I have seen trans women attempt to apply Butler’s sort of approach in arguments for why trans women should be included in women’s spaces. The argument is that trans women’s experiences should not be dismissed as “not women’s experiences” because, apparently, there is no coherent women’s experience anyway and who are you to say?

The problem is that “trans women should be included in women’s spaces because who can say what a woman is” is just an utterly horrendous and self-defeating argument. It is absurd to argue for inclusion in a space whose boundaries cannot be determined, and to argue that the fact that the boundaries cannot be determined is why we should be included. On that basis we cannot explain why trans women and not men should be included in women’s spaces and so forth, or why such spaces should exist at all.

On a related point, some of Butler’s followers, noting the practical difficulties in refusing to accept that there is a coherent group identifiable as “women,” have argued that it may be politically useful to adopt a sort of “strategic essentialism,” to employ the (presumed to be untenable) category of “women” when it is politically advantageous to do so.

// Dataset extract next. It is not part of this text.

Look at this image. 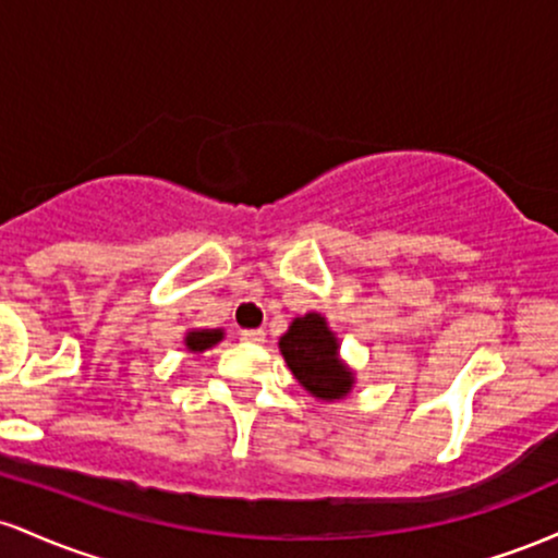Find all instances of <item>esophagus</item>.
Masks as SVG:
<instances>
[{"mask_svg":"<svg viewBox=\"0 0 558 558\" xmlns=\"http://www.w3.org/2000/svg\"><path fill=\"white\" fill-rule=\"evenodd\" d=\"M241 341L246 343H265V330H243Z\"/></svg>","mask_w":558,"mask_h":558,"instance_id":"1","label":"esophagus"}]
</instances>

Unfortunately, as Gunnarsson has pointed out, if it is impossible to analytically distinguish the category of “women” as Butler and others argue, then it is also impossible to determine when is a politically useful time to employ “strategic essentialism.”

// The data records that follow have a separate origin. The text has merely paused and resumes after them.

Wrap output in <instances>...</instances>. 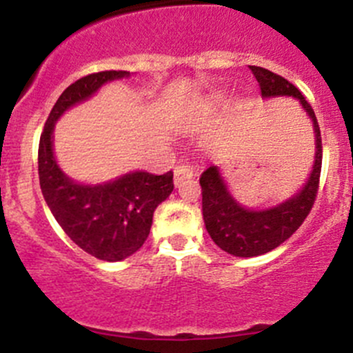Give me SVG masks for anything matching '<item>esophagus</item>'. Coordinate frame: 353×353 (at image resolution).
Wrapping results in <instances>:
<instances>
[{
	"label": "esophagus",
	"mask_w": 353,
	"mask_h": 353,
	"mask_svg": "<svg viewBox=\"0 0 353 353\" xmlns=\"http://www.w3.org/2000/svg\"><path fill=\"white\" fill-rule=\"evenodd\" d=\"M196 172H198V169L193 165V163H190V162L179 163V165L174 169V181H176V184H179L181 181L191 179V177L196 176Z\"/></svg>",
	"instance_id": "34e87169"
}]
</instances>
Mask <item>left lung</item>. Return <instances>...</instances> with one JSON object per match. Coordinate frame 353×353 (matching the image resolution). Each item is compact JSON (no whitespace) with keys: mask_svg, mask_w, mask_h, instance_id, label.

Perhaps most fundamentally, it must also be stressed that to acknowledge that there is such a thing as “women’s experience” that can be distinguished from other experiences in no way implies that there are no meaningful differences between women. Further, the fact that some feminists have used the category “women” in homogenizing ways does not mean that the use of the category “women” is inherently homogenizing.

Gunnarsson writes,

[T]he awareness that women are different far from necessitates a rejection of ‘women’ as an analytical category. Sayer reminds us that the search for commonalities actually presupposes diversity, which in turn becomes meaningful only from the perspective of some kind of sameness. He points out that ’[t]he nature of the difference between various groups of people is more interesting than the difference between people and toothpaste partly because the former have some things in common’…

Finally, Butler has played a large role in the popularization of the view of sex and gender as primarily linguistic constructions. In Butler’s own words, gender is a “regulatory fiction.” I find this and the broader trend of assuming that what is “socially constructed” is “not real” to be immensely frustrating, not least of all because it just whole-heartedly accepts the empiricist problematique that what is real is only what is static and “natural.” Moreover, if overthrowing patriarchy were as simple a matter as ridding ourselves of certain “fictions” then we would be free by now. The reality is that sex and gender are all too real and are the product of political, economic, cultural, and ideological practices which exist materially and must be combated through political struggle, not merely at the linguistic level. 

I could go on but i’m getting tired. I hope this gives people an idea of why i hope Butler’s work fades out of vogue at some point.